Кодекс гражданина Треушникова (страница 6)

Страница 6

Профессура и весь остальной преподавательский состав юридического факультета МГУ на 1960 год состояли в основном из представителей двух исторически сложившихся поколений. К первой группе относились крупные специалисты и светила юриспруденции начала века, имевшие в том числе и дореволюционный опыт в розыске и судебной практике. Вторая группа сложилась из юристов, прошедших тяжелые испытания на фронтах Великой Отечественной войны. Эти два поколения различались не только возрастом, но и физически. По воспоминаниям студентов тех лет, чем моложе был преподаватель, тем больше ему не хватало конечностей. Кому-то руки, кому-то ноги. В зависимости от полученных ранений и перенесенных ампутаций.

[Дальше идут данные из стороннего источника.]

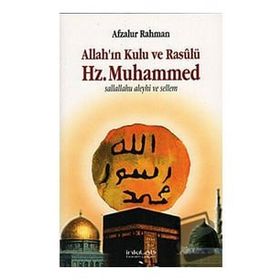 Allah’ın Kulu ve Rasûlü Hz. Muhammed s.a.v. - Afzalur Rahman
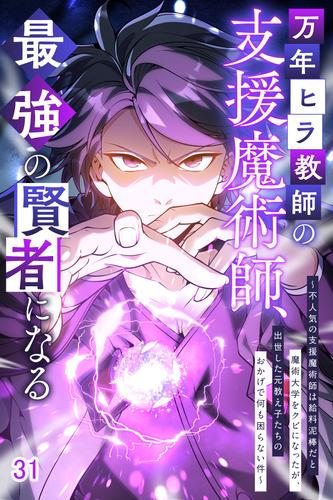万年ヒラ教師の支援魔術師、最強の賢者になる～不人気の支援魔術師は給料泥棒だと魔術大学をクビになったが、出世した元教え子たちのおかげで何も困らない件～#31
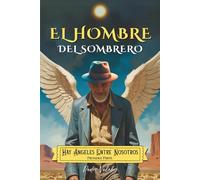 El Hombre del Sombrero. Hay Ángeles Entre Nosotros PRIMERA PARTE: Aislarse y Avanzar
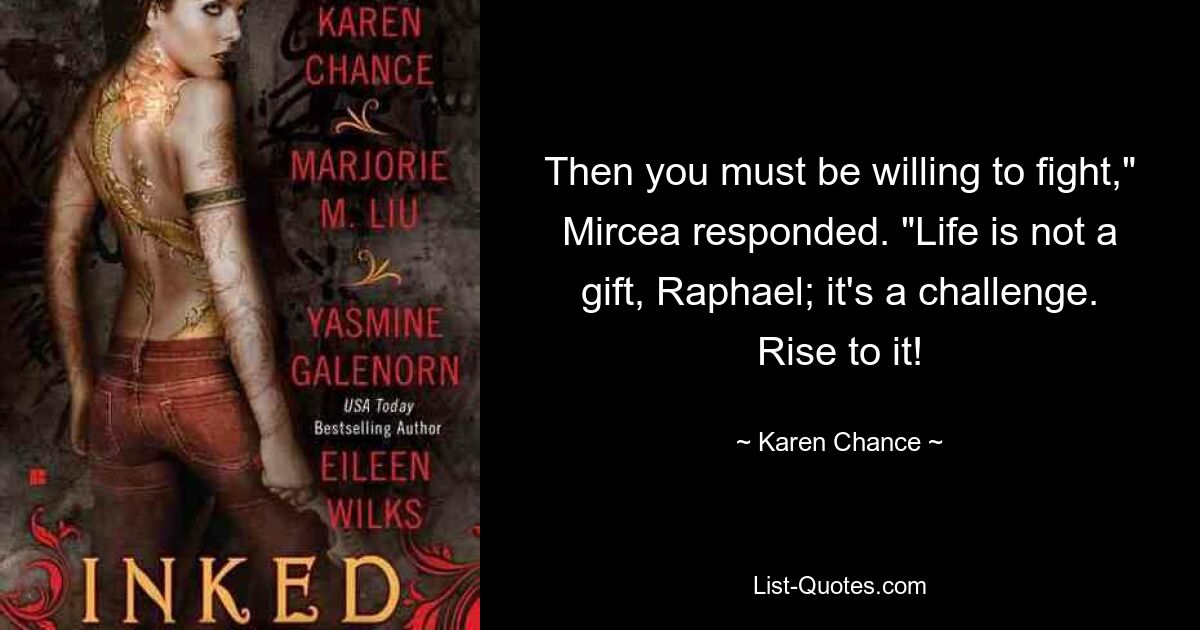 Then you must be willing to fight," Mircea responded. "Life is not a gift, Raphael; it's a challenge. Rise to it! — © Karen Chance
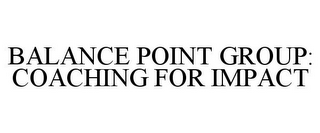 BALANCE POINT GROUP: COACHING FOR IMPACT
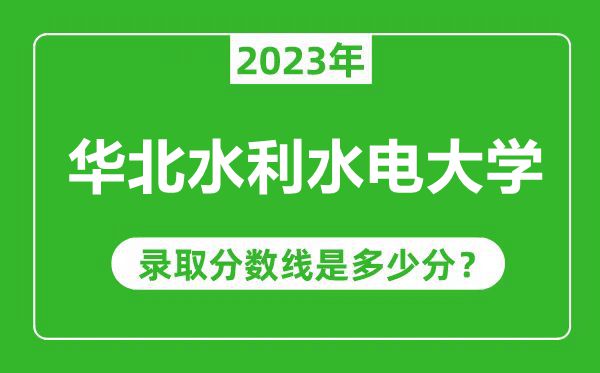 華北水利水電大學2023年錄取分數(shù)線是多少分(含2021-2022歷年)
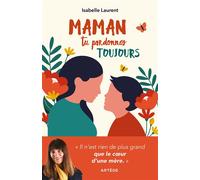 Maman tu pardonnes toujours Il n'est rien de plus grand que le coeur d'une mère - Isabelle Laurent - Artege - broché - Témoignage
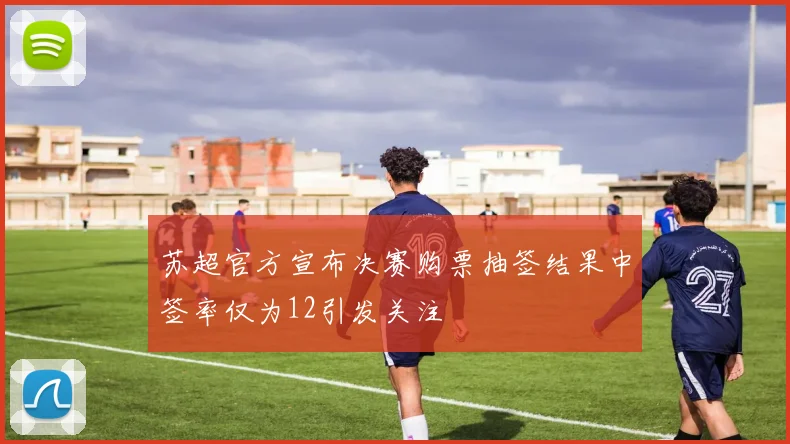 苏超官方宣布决赛购票抽签结果中签率仅为12引发关注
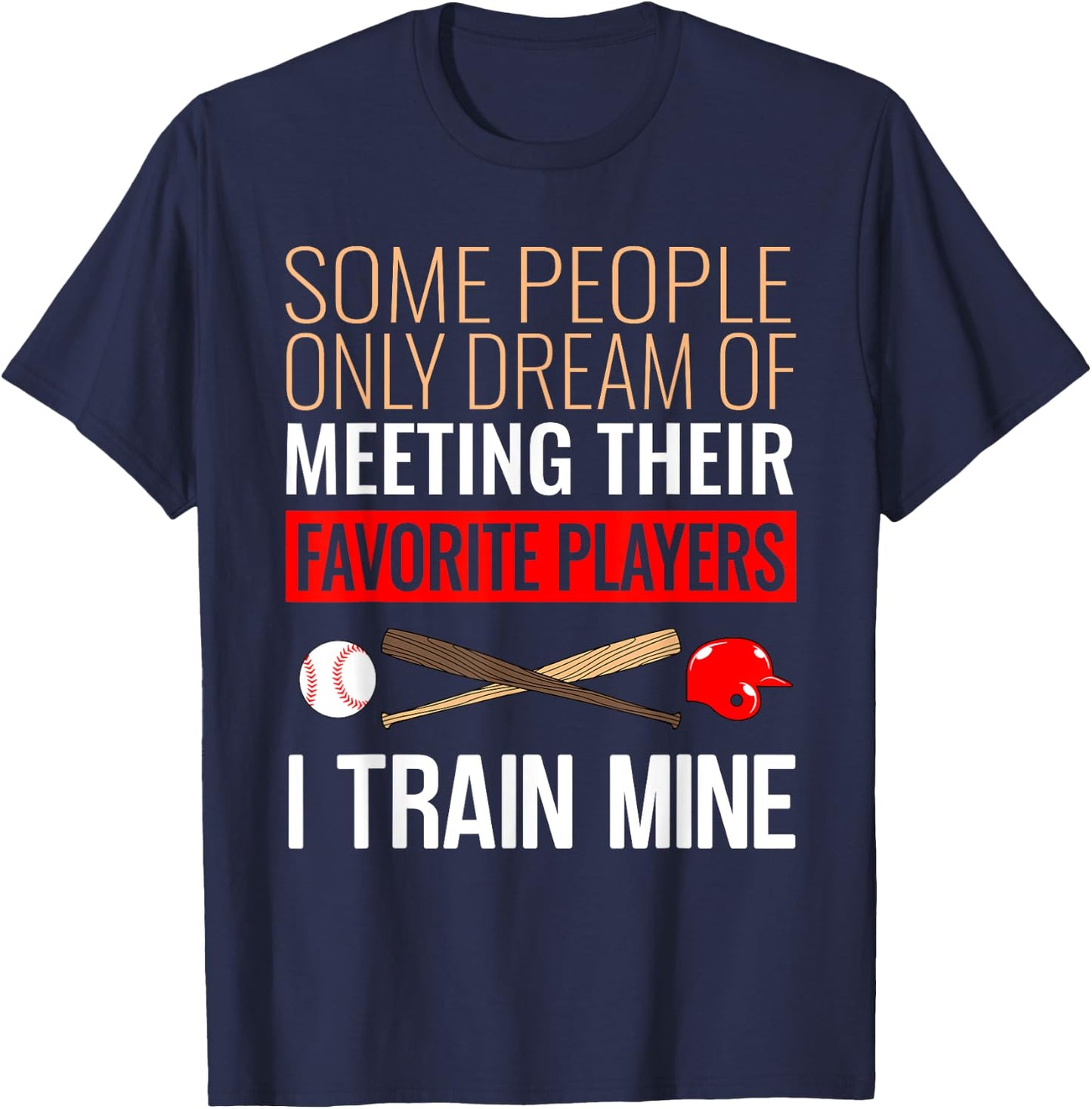 Funny Baseball Coach Trainer Bat And Ball Sports Lover Quote T-Shirt - T-Shirt | Navy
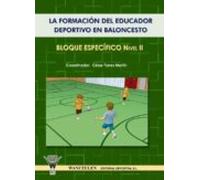 La Formacion Del Educador Deportivo En Baloncesto. Bloque Especif Ico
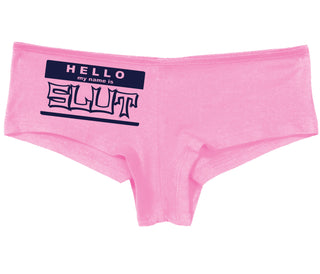 Hello My Name Is Slut - Pink Boy Short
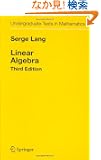 Linear Algebra (Undergraduate Texts in Mathematics)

Рассказывая мне о старожилах юрфака, инспектор курса 1960 года Екатерина Владимировна Ремизова назвала их «либералами». Она совершенно не имела в виду их политические взгляды. Это определение она использовала в его классическом и почти забытом теперь чеховском понимании человека интеллигентного, принципиального и отзывчивого – носителя старой культуры. Такого примерно, как булгаковский профессор Преображенский в исполнении Евгения Евстигнеева. Оказывается, в шестидесятые годы еще можно было встретить этих людей. Тех, кого даже в двадцатые называли «старорежимными спецами».

Профессор Иван Николаевич Якимов, которого Михаил Треушников хоть и не успел застать на факультете, но добрая память о котором была еще очень свежа, получил юридическое образование до Октябрьской революции. Работал в окружном суде в Санкт-Петербурге и позже – помощником присяжного поверенного в Варшаве. Польша тогда являлась частью Российской империи. В период Гражданской войны Якимов состоял в должности «военспеца» в рядах РККА, а начиная с 1924 года являлся сотрудником легендарного МУРа (Московский уголовный розыск). На оперативной работе он провел более десяти лет, после чего посвятил себя чтению лекций по криминалистике в Московском юридическом институте. После войны защитил докторскую диссертацию и возглавил кафедру криминалистики юрфака МГУ. О нем Екатерина Владимировна отзывалась с особенным уважением.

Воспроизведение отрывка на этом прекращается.